Calling it "astounding", Senator Hagel said: "It does reflect how out of touch they are and how dismissive they are.

"If the President can find the time to do that, why can't the Secretary of Defence?"

A sign of the breadth of discontent among Republicans came last week when former Senate majority leader Trent Lott said that he was no fan of Mr Rumsfeld. "I don't think he listens to his uniformed officers," he said, adding he wanted to see a new defence secretary "in the next year or so".

But other senior Republicans, including senator John Warner, who heads the Armed Services Committee, stressed it was important there be no disruptive changes at the Pentagon.

Senator Richard Lugar, who chairs the Foreign Relations Committee, agreed it would be too great an ordeal to go through confirmation hearings for a new defence secretary, but that Mr Rumsfeld must be "held accountable".

Most importantly, Mr Bush has made clear that of all his cabinet it is Mr Rumsfeld he most wants to stay put.

Hosing down the congressional anger, White House chief of staff Andrew Card said Mr Rumsfeld had the full support of the President. He was "doing a spectacular job and the President has great confidence in him".

For his part, Mr Rumsfeld wants to stay around long enough to see his belief in a smaller, more mobile military vindicated by success in Iraq.

Still, Mr Rumsfeld's discomfort has provided fodder for cartoonists and columnists. In one cartoon, Republicans run out of Congress announcing they are going to the Pentagon to throw rocks at Mr Rumsfeld. "Can Democrats come too?" asks a watching politician.

The New York Times columnist Maureen Dowd put Mr Rumsfeld in place of Jimmy Stewart in the film classic It's a Wonderful Life to portray the world as it would have been without him. Osama bin Laden had been caught; Saddam Hussein had been overthrown without US troops; Vice-President Dick Cheney was running a bait shop in Wyoming; and in perhaps the unkindest cut of all, Mr Rumsfeld's wife Joyce was married to the French ambassador.
grammydidi
The so-called attacks by republican party senators or spokespeople on Rummy or anything else is just posturing so they can quote themselves on down to road to their constituents. They'll be able to brag that they're not in Bush's hip pocket, that they're independent when they see 'wrong-doing', but just got out-voted.

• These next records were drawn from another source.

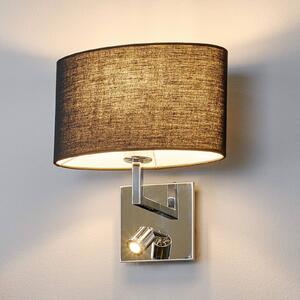 Nástěnné svítidlo Lucande Karla, černé, 30 cm, LED světlo na čtení, E27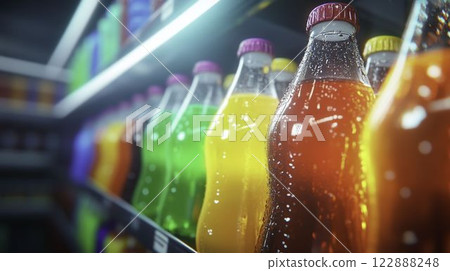 Colorful Soda Bottles in a Convenience Store Fridge Display Colorful Soda Bottles in a Convenience Store Fridge Display 122888248
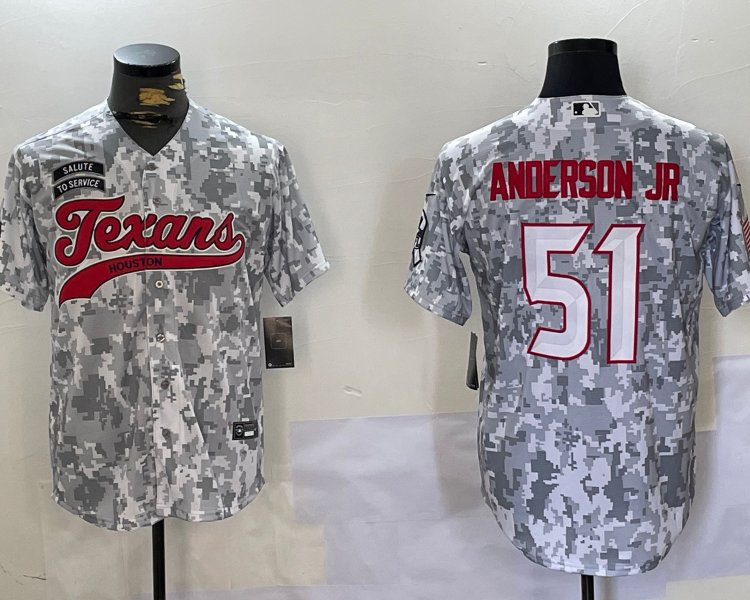 Men's Houston Texans Will Anderson Jr. #51 Arctic Camo 2024 Salute to Service Jersey
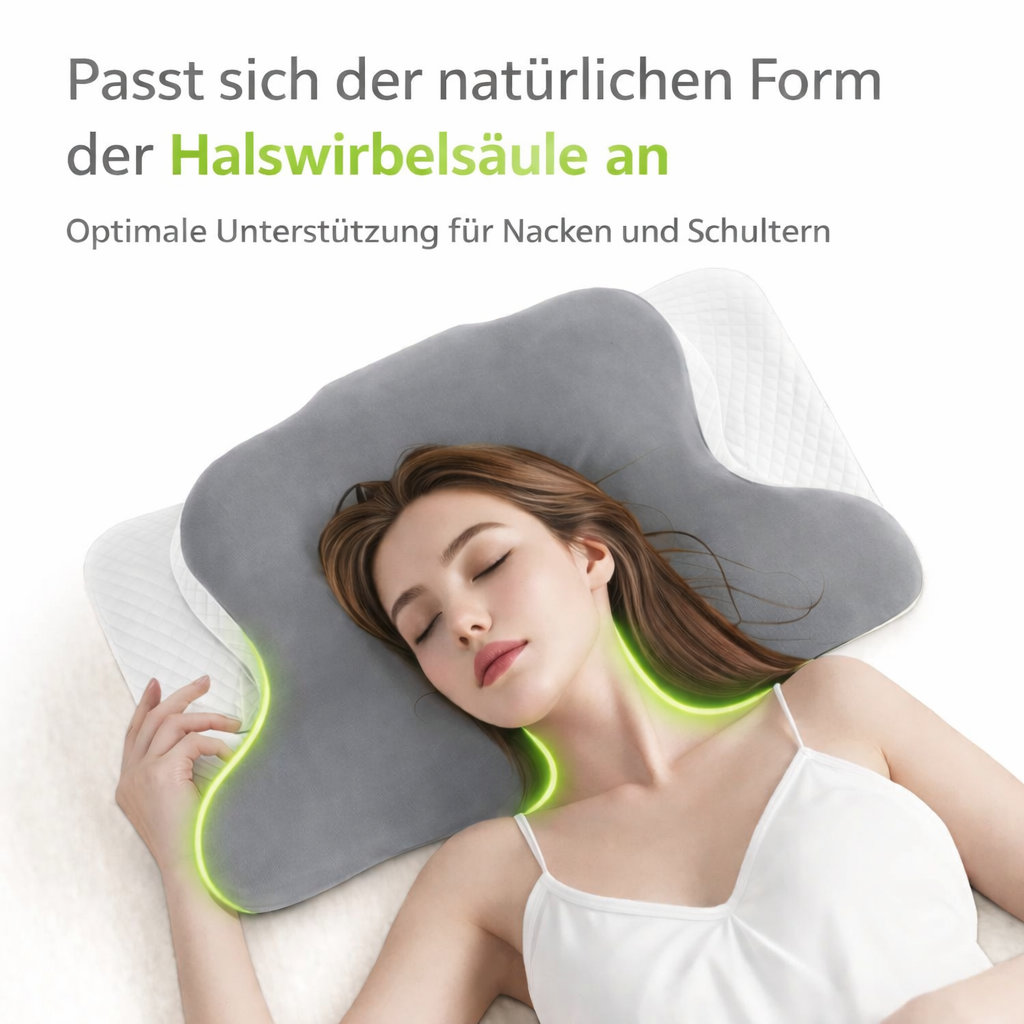 Ergonomisches Nackenkissen & Kopfkissen Hellgrau Memory Foam Orthopädisch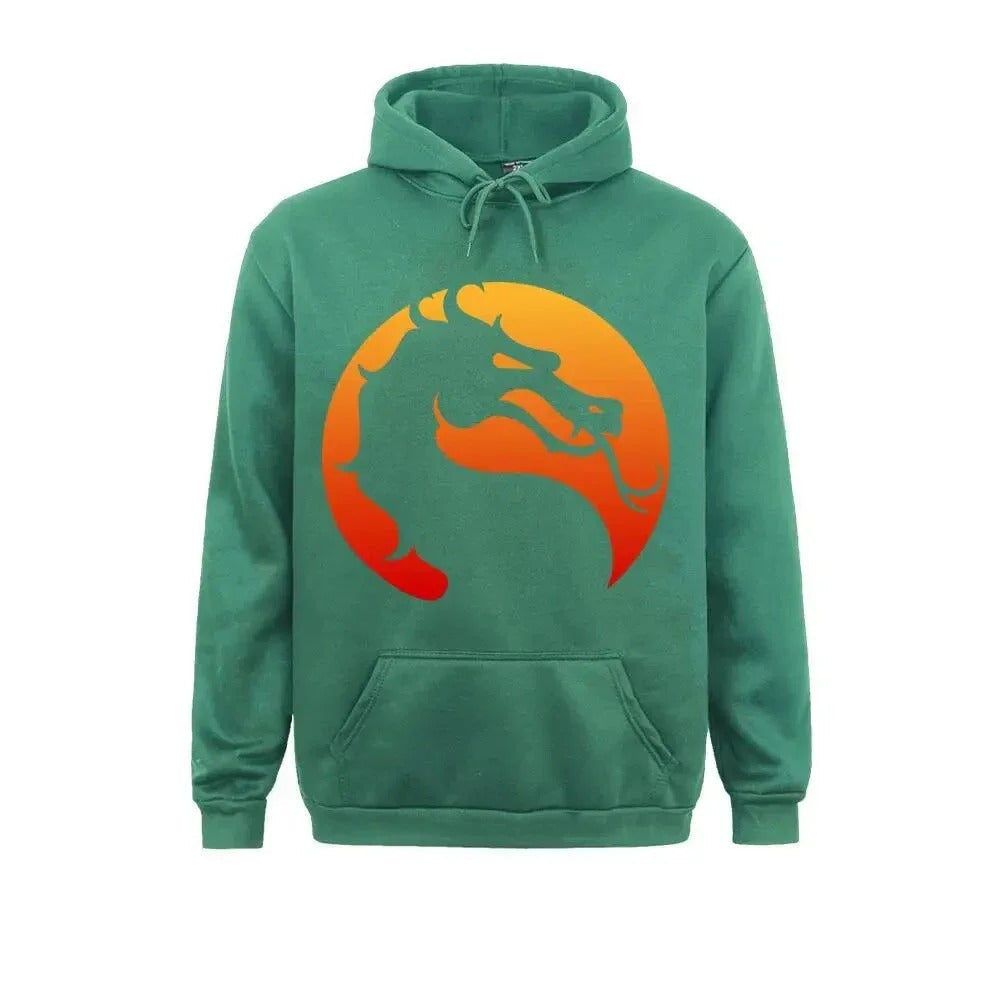 Kurt - Sweat à capuche chaud avec dragon Mortal Kombat imprimé pour hommes et femmes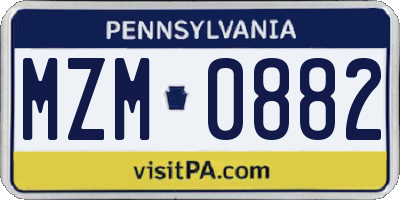 PA license plate MZM0882
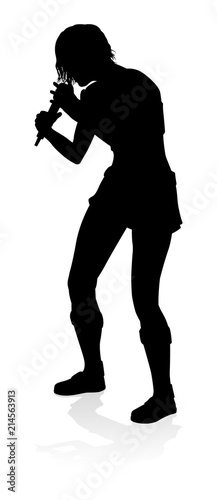 Female Lead Singer Pop Rock Star Silhouette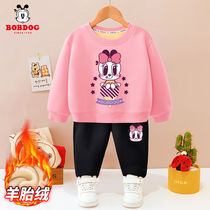 Babu Bean Girl Net Red Suit Plus Suede Warm Autumn Winter Dress 2021 New Foreign Gas Two Sets Childrens Clothes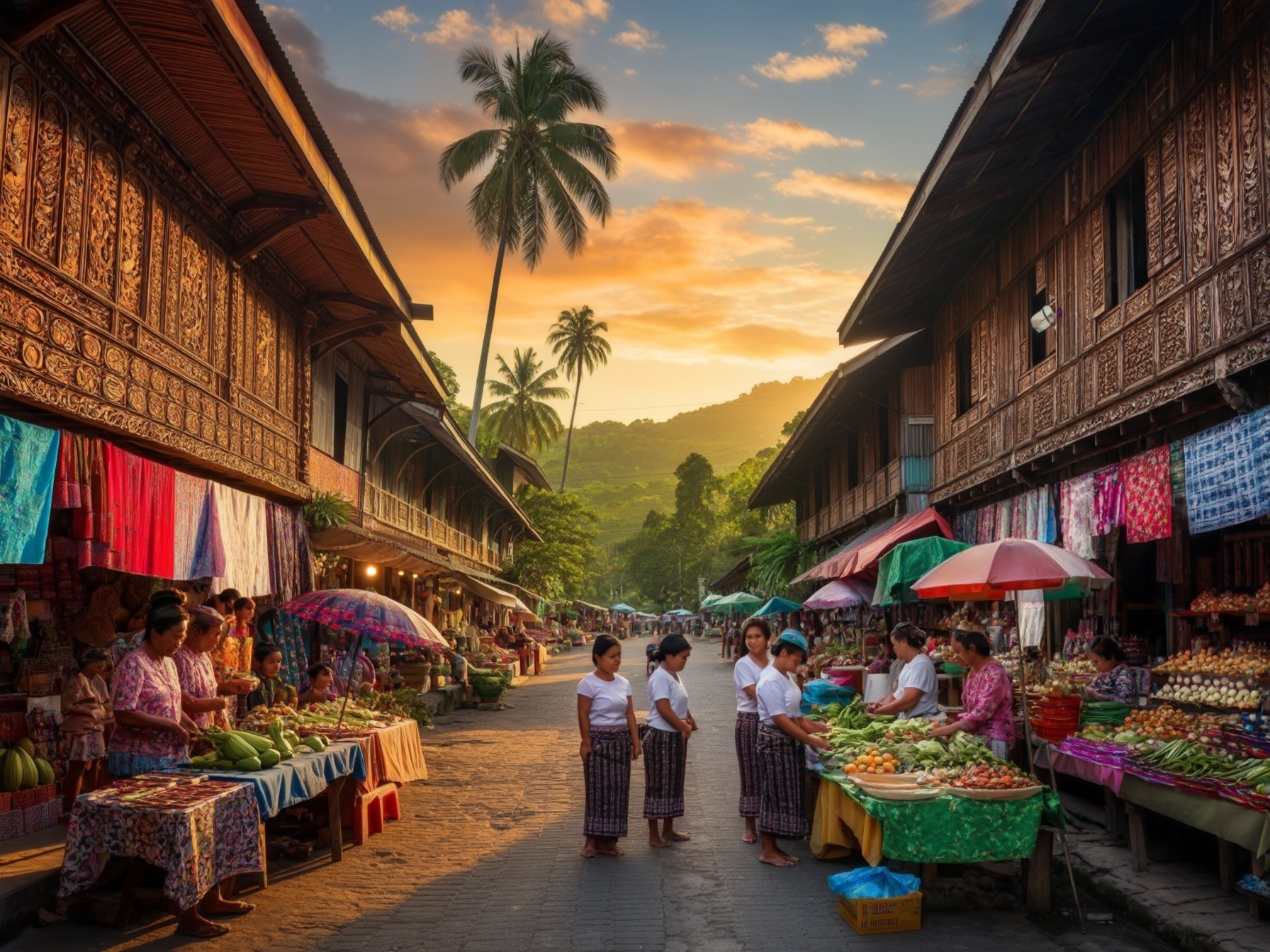 Bustling traditional market at sunset with vibrant stalls, colorful textiles, tropical fruits, and traditional wooden buildings.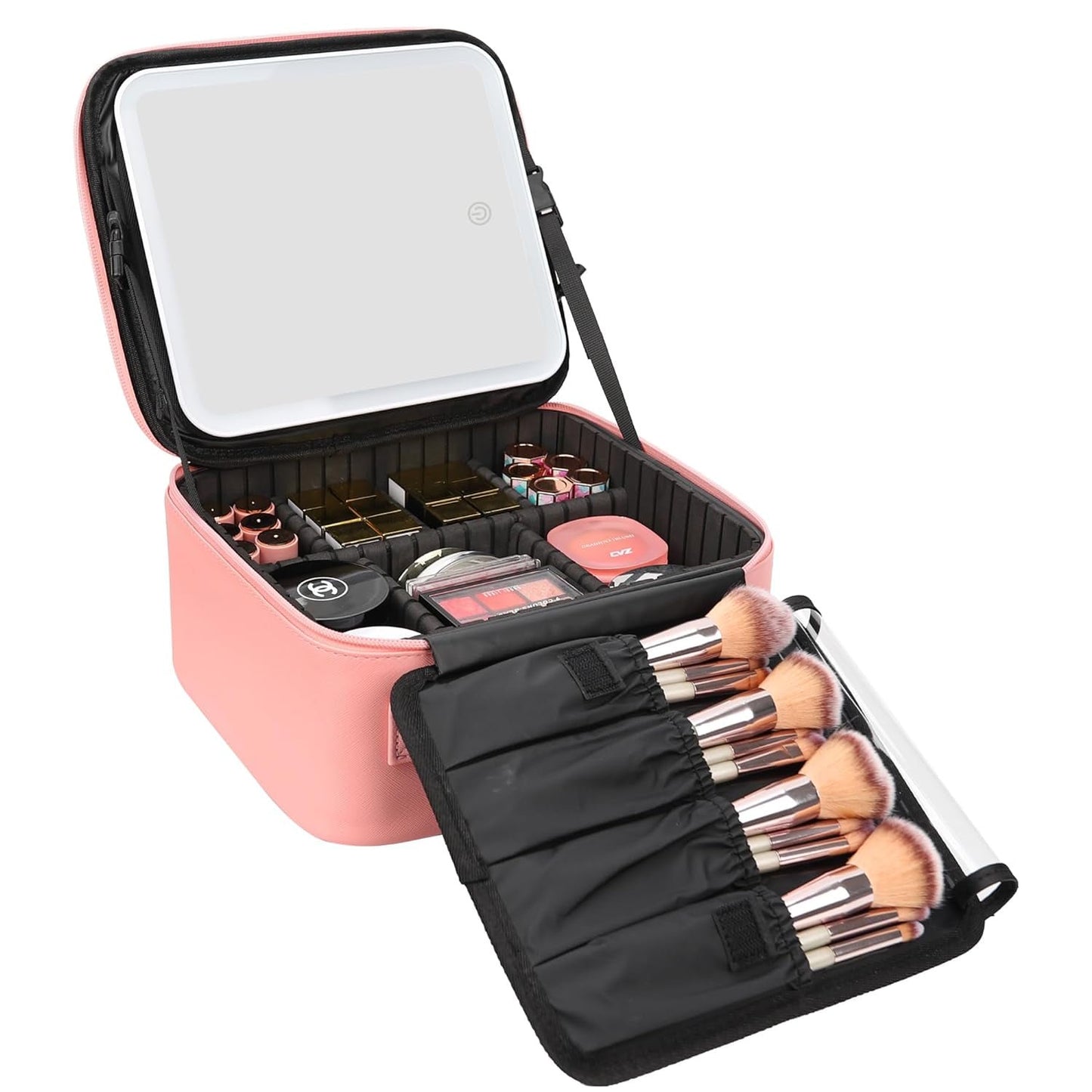 Yzhappy Travel Makeup Bag With LED Mirror, Cosmetic Train Case with Light up Mirror, Portable Makeup Artist Organizer Bag with Adjustable Dividers, Makeup Brush Holder Storage, Pink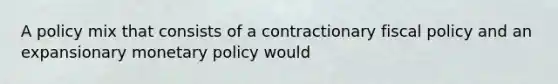 A policy mix that consists of a contractionary fiscal policy and an expansionary monetary policy would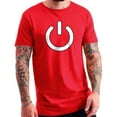 thumbnail image 1 of Plus Size Power Button Graphic Design Deluxe Jersey T-Shirt - Red XL, 1 of 4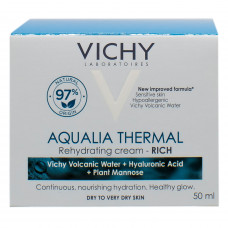 Cream for the person VICHY (Vichy) Aqualiya Termal saturated for deep moisturizing for the dry and very dry dehydrated skin of 50 ml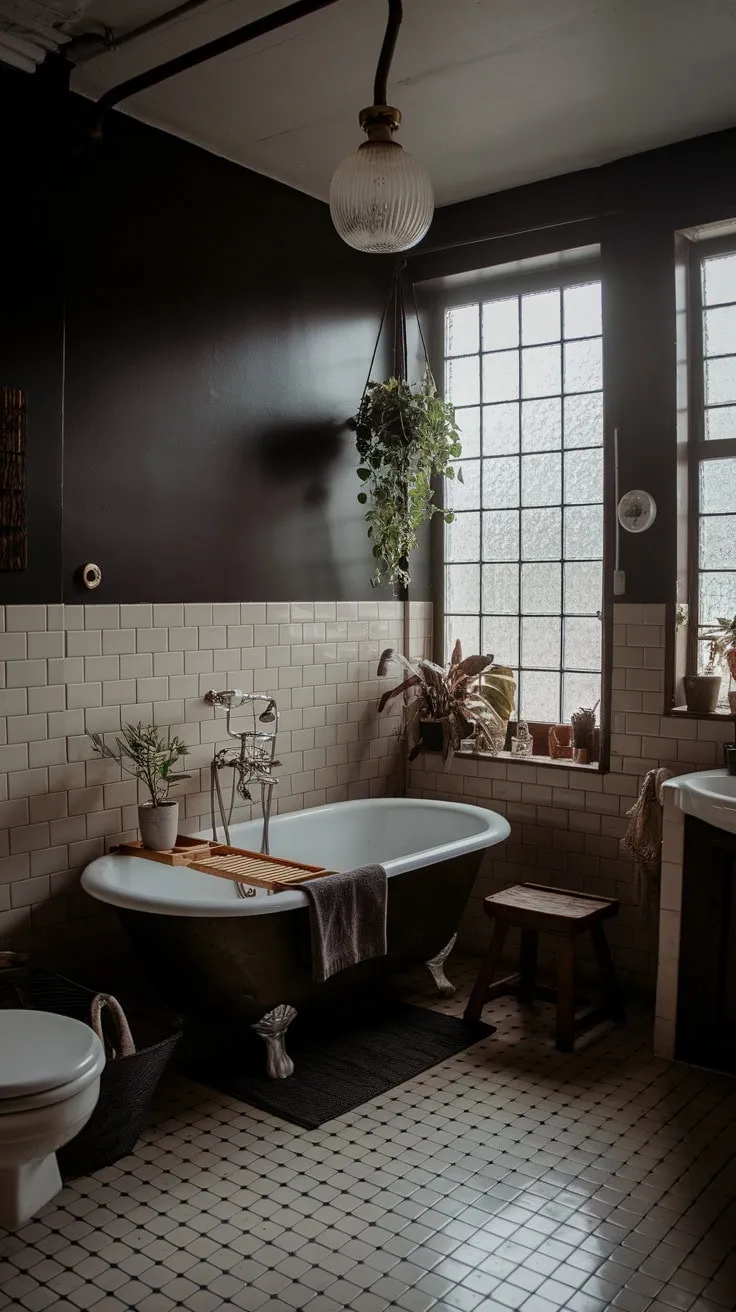 Step into a bohemian bathroom retreat where aged elegance and organic beauty converge, offering a serene escape with a dramatic freestanding tub and enchanting details.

It's all lies, just like their boss has been feeding the American public since 2000. Don't pat them on the back or be taken in by their so-called criticisms of the pretender's methods or decisions. Don't be fooled by anything they say........wait and watch for the important signals of their loyalty to the Americans who granted them power.

Watch how they vote. Votes count, sound-bites just fool people.
tazvil04
You are absolutely right - they ar ejust trying to look responsible and interested and like they really give a hoot about what's going on - but nothing will happen - nothing wil change - more of the shame - did i say shame - I meant same...or did I?

AND WHERE IS JOHN KERRY?

Why can't he speak out - who stole his tongue?